Hebräer 2

1 Deshalb müssen wir umso mehr auf das achten, was wir gehört haben. Sonst verfehlen wir noch das Ziel!
2 Denn schon das Gesetz, das die Engel Mose überbrachten, war für alle verbindlich; und jeder, der ungehorsam war und diese Gebote Gottes übertrat, erhielt seine gerechte Strafe.
3 Wie viel weniger werden wir der Strafe entkommen, wenn wir Gottes unvergleichliches Rettungsangebot ausschlagen! Jesus Christus selbst hat es zuerst bekannt gemacht, und es wurde uns von Zeugen bestätigt, die unseren Herrn mit eigenen Ohren gehört haben.
4 Darüber hinaus hat Gott diese Botschaft beglaubigt durch Zeichen und Wunder, durch seine machtvollen Taten und durch die Gaben des Heiligen Geistes, die er nach seinem Willen austeilt.

Hebräer 2, Verse 1-4

Worauf müssen wir achten? Was darf nicht ins linke Ohr und aus dem Rechten wieder raus? Es ist Gottes unvergleichliches Rettungsangebot! Die Nachricht ist beglaubigt. Das Angebot rechtsgültig. Gott hat es bestätigt mit Zeichen und Wundern. Den Heiligen Geist kann niemand faken und seine Gaben auch nicht.

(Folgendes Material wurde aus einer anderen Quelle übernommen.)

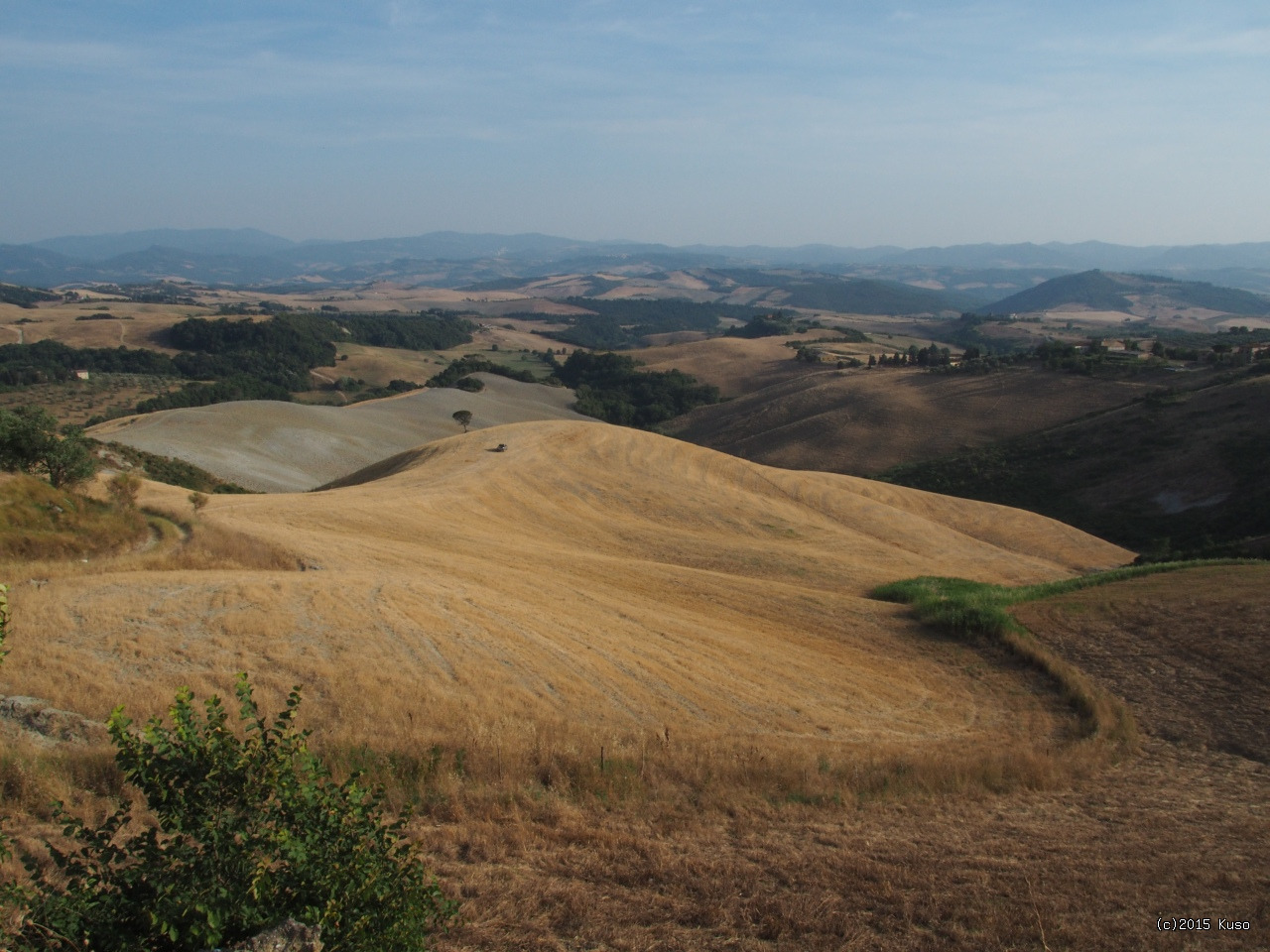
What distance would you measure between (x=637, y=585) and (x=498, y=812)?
1249 cm

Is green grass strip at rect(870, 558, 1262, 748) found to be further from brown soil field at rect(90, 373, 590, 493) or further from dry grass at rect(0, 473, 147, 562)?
brown soil field at rect(90, 373, 590, 493)

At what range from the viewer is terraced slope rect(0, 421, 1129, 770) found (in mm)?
10844

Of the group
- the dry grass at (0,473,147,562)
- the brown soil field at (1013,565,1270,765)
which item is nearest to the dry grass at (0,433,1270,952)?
the brown soil field at (1013,565,1270,765)

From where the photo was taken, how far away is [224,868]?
15.4ft

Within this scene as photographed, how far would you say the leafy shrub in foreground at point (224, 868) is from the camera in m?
4.50

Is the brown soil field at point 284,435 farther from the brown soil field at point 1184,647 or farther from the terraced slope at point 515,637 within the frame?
the brown soil field at point 1184,647

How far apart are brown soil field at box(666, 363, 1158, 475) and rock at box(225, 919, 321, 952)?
2779 inches

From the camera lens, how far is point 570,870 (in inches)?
284

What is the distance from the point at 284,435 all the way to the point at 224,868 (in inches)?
2510

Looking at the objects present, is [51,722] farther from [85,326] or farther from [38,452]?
[85,326]

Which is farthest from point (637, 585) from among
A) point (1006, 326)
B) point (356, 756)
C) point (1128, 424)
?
point (1006, 326)

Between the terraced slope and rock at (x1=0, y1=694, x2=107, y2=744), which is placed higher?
rock at (x1=0, y1=694, x2=107, y2=744)

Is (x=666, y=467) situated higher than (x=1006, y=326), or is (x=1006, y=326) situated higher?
(x=1006, y=326)

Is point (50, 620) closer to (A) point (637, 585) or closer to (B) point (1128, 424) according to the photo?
(A) point (637, 585)
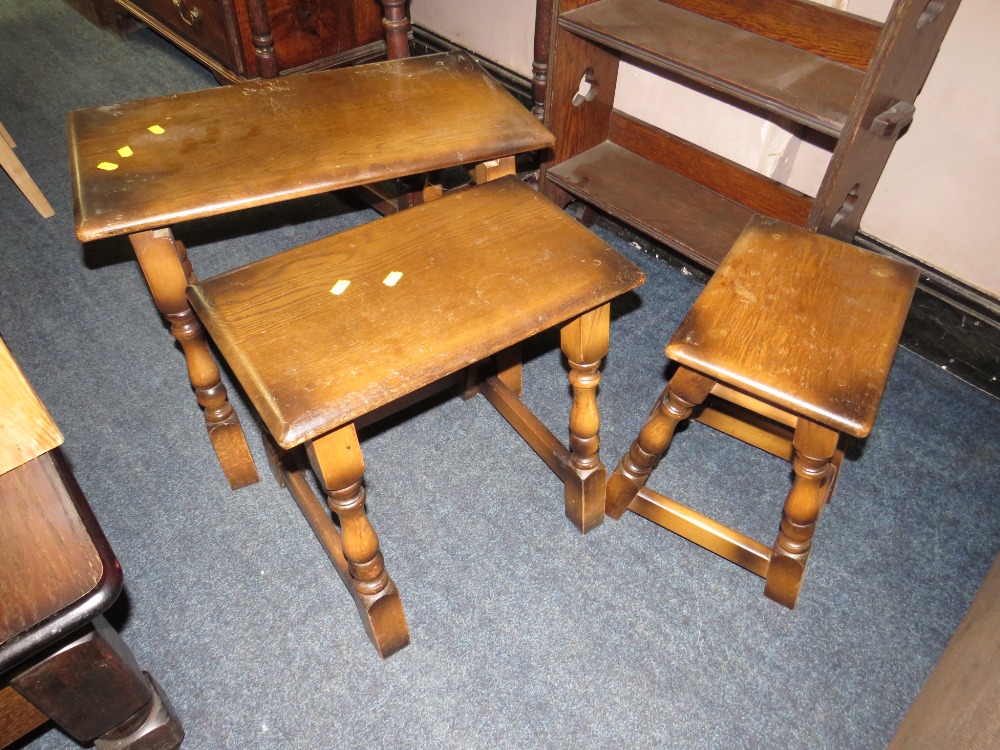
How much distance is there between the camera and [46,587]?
735 mm

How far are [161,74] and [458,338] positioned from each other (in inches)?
104

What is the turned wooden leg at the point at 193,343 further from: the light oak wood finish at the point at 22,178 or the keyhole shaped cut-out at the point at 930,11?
the keyhole shaped cut-out at the point at 930,11

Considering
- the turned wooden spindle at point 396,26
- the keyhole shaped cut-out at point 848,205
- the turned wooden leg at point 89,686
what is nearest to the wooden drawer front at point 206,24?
the turned wooden spindle at point 396,26

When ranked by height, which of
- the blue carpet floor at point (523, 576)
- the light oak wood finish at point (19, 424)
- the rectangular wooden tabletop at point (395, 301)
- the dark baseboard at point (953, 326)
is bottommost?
the blue carpet floor at point (523, 576)

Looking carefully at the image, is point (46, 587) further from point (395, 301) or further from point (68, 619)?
point (395, 301)

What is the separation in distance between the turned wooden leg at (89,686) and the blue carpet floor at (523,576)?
0.34 meters

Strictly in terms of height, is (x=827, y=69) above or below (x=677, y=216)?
above

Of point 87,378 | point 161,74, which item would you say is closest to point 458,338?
point 87,378

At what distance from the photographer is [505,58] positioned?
253cm

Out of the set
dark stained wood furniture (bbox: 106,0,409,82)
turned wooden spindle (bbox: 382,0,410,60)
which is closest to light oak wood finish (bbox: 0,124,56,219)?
dark stained wood furniture (bbox: 106,0,409,82)

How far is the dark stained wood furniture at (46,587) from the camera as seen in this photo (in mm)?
720

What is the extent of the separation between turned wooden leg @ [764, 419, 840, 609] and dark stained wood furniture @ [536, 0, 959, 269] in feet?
1.88

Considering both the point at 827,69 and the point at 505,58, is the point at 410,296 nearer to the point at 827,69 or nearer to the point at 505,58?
the point at 827,69

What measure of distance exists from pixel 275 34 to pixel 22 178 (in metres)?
0.92
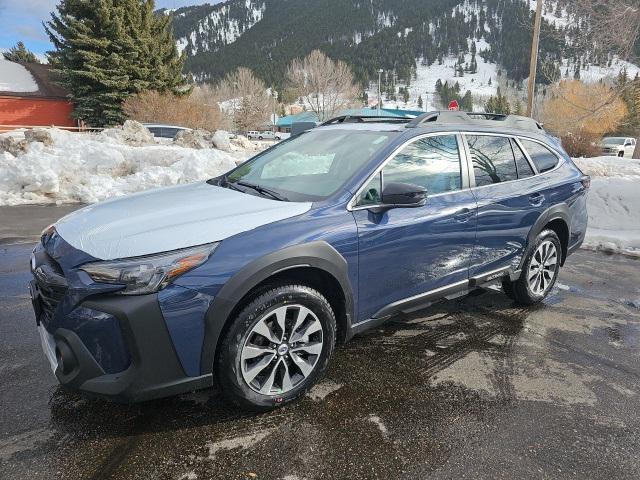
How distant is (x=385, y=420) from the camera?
8.91 feet

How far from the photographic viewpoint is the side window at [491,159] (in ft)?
12.4

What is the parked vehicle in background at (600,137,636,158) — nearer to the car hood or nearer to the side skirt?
the side skirt

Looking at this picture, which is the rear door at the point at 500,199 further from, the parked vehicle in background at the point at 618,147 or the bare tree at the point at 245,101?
the bare tree at the point at 245,101

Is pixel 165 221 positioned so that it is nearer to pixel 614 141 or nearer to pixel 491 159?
pixel 491 159

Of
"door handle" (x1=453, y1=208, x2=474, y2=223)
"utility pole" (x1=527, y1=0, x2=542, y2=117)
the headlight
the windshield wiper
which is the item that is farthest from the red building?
the headlight

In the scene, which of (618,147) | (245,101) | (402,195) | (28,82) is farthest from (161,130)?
(245,101)

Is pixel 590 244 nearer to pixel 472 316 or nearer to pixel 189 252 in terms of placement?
pixel 472 316

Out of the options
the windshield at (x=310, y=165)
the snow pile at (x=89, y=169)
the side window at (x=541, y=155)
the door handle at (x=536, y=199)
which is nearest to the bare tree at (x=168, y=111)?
the snow pile at (x=89, y=169)

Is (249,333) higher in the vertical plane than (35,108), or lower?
lower

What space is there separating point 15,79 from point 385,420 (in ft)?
159

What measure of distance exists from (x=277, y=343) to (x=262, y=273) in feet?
1.48

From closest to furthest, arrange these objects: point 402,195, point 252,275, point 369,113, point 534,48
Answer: point 252,275 < point 402,195 < point 369,113 < point 534,48

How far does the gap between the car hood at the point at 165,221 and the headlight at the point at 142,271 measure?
4 cm

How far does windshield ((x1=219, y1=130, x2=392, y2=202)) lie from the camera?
312cm
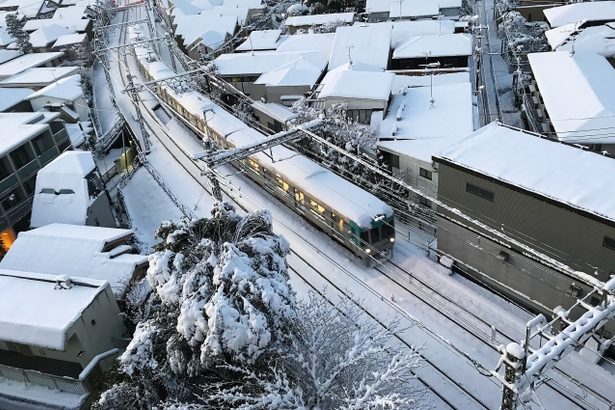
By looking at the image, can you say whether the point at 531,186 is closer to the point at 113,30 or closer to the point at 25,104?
the point at 25,104

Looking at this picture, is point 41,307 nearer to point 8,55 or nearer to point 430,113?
point 430,113

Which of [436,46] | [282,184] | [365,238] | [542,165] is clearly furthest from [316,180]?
[436,46]

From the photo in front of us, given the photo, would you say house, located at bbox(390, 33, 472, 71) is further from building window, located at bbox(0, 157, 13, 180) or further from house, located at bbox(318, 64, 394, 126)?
building window, located at bbox(0, 157, 13, 180)

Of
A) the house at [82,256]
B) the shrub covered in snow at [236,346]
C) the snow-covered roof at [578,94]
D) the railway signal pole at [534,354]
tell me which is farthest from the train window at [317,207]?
the railway signal pole at [534,354]

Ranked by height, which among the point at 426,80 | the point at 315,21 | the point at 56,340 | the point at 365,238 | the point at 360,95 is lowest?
the point at 365,238

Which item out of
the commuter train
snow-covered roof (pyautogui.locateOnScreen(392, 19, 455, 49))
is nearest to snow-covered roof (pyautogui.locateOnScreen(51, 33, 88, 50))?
the commuter train

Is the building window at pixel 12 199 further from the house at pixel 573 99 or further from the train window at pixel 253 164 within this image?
the house at pixel 573 99
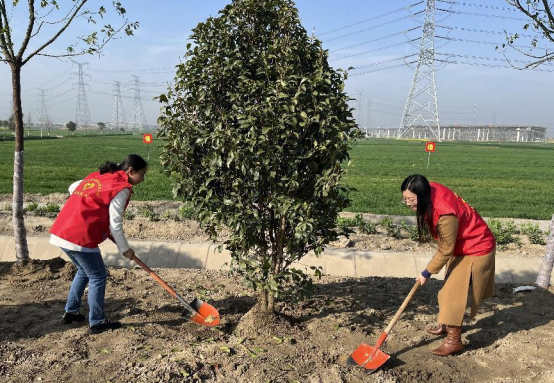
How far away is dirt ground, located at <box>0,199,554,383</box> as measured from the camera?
11.6ft

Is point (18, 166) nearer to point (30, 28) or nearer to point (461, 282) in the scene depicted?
point (30, 28)

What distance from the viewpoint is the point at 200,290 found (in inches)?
215

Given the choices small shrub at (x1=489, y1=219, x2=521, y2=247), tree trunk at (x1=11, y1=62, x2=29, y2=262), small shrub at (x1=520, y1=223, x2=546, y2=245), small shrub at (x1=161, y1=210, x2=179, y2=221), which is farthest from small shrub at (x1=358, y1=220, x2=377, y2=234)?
tree trunk at (x1=11, y1=62, x2=29, y2=262)

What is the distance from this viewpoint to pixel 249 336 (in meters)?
4.13

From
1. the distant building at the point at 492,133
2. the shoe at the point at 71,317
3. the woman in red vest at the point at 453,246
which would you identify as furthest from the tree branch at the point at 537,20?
the distant building at the point at 492,133

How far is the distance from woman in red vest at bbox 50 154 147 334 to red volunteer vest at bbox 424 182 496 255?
2.58m

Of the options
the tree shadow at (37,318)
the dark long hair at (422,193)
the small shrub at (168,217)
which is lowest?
the tree shadow at (37,318)

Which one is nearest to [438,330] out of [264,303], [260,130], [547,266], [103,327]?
[264,303]

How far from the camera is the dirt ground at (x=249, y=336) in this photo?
3521 millimetres

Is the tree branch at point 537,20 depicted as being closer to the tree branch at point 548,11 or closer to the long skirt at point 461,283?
the tree branch at point 548,11

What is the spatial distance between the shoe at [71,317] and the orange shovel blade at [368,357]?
2591 mm

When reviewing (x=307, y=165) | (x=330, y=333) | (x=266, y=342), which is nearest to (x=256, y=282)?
(x=266, y=342)

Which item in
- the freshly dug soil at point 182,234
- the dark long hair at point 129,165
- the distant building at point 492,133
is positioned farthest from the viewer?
the distant building at point 492,133

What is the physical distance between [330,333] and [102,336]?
205 centimetres
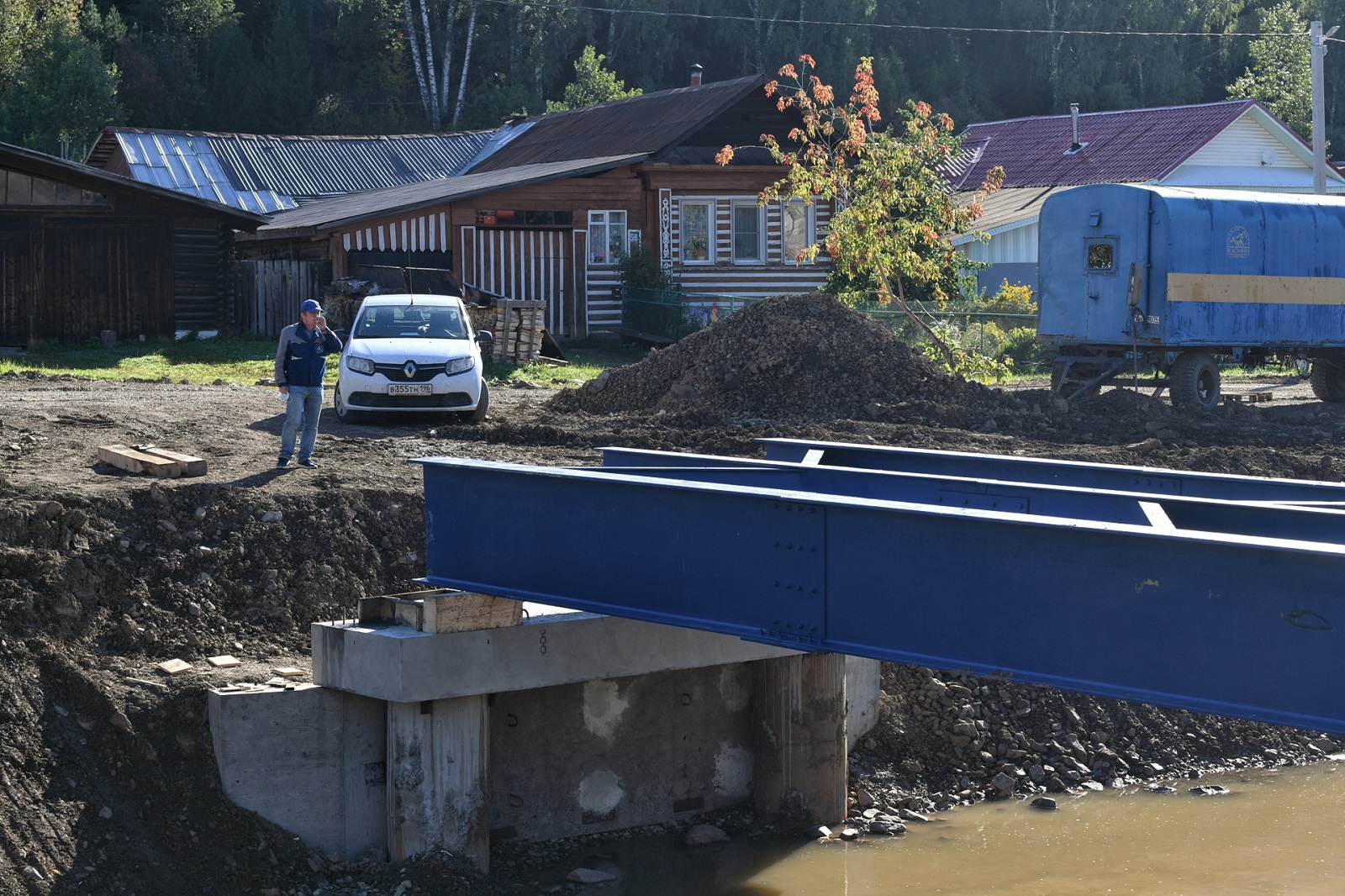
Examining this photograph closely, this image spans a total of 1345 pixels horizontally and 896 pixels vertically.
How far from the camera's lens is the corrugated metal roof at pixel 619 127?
1229 inches

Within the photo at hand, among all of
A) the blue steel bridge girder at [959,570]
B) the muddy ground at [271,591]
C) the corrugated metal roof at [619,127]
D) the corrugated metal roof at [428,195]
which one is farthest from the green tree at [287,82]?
the blue steel bridge girder at [959,570]

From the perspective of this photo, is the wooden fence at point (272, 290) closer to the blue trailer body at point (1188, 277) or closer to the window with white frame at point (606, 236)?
the window with white frame at point (606, 236)

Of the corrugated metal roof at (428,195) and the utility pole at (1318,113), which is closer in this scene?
the corrugated metal roof at (428,195)

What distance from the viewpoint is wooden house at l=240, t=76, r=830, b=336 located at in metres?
28.6

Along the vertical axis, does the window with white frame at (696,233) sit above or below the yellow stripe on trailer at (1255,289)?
above

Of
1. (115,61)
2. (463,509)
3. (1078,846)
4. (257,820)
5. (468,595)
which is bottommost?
(1078,846)

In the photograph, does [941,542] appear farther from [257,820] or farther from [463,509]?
[257,820]

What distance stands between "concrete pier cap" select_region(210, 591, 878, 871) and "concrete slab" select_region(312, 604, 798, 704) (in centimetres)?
Answer: 1

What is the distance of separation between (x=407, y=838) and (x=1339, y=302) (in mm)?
17398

14 Die Kinder aber sind wir, Menschen aus Fleisch und Blut. Christus ist nun auch ein Mensch geworden wie wir, um durch seinen Tod dem Teufel – als dem Herrscher über den Tod – die Macht zu entreißen.
15 So hat er alle befreit, die ihr Leben lang in der Furcht vor dem Tod gefangen waren.
16 Denn Jesus ist ja nicht um die Engel besorgt. Ihm geht es um die Menschen, um die Nachkommen von Abraham.
17 Deshalb musste er uns, seinen Brüdern und Schwestern, auch in allem gleich werden. Dadurch konnte er ein barmherziger und zuverlässiger Hoherpriester für uns werden und sich selbst als Sühneopfer für unsere Sünden Gott darbringen.
18 Denn weil er selbst gelitten hat und denselben Versuchungen ausgesetzt war wie wir Menschen, kann er uns in allen Versuchungen helfen.

Hebräer 2, Verse 14-18

Hier steht es schwarz auf weiß. Er hat alle befreit, die ihr Leben lang in der Furcht vor dem Tod gefangen waren. Christen wurden immer wieder verfolgt und massenweise getötet. Auch heute gibt es weltweit Verfolgungen. Eins wird immer wieder deutlich. Christen haben keine Angst vor dem Tod. Das ist, was Menschen immer wieder erstaunen lässt, die Jesus noch nicht kennen.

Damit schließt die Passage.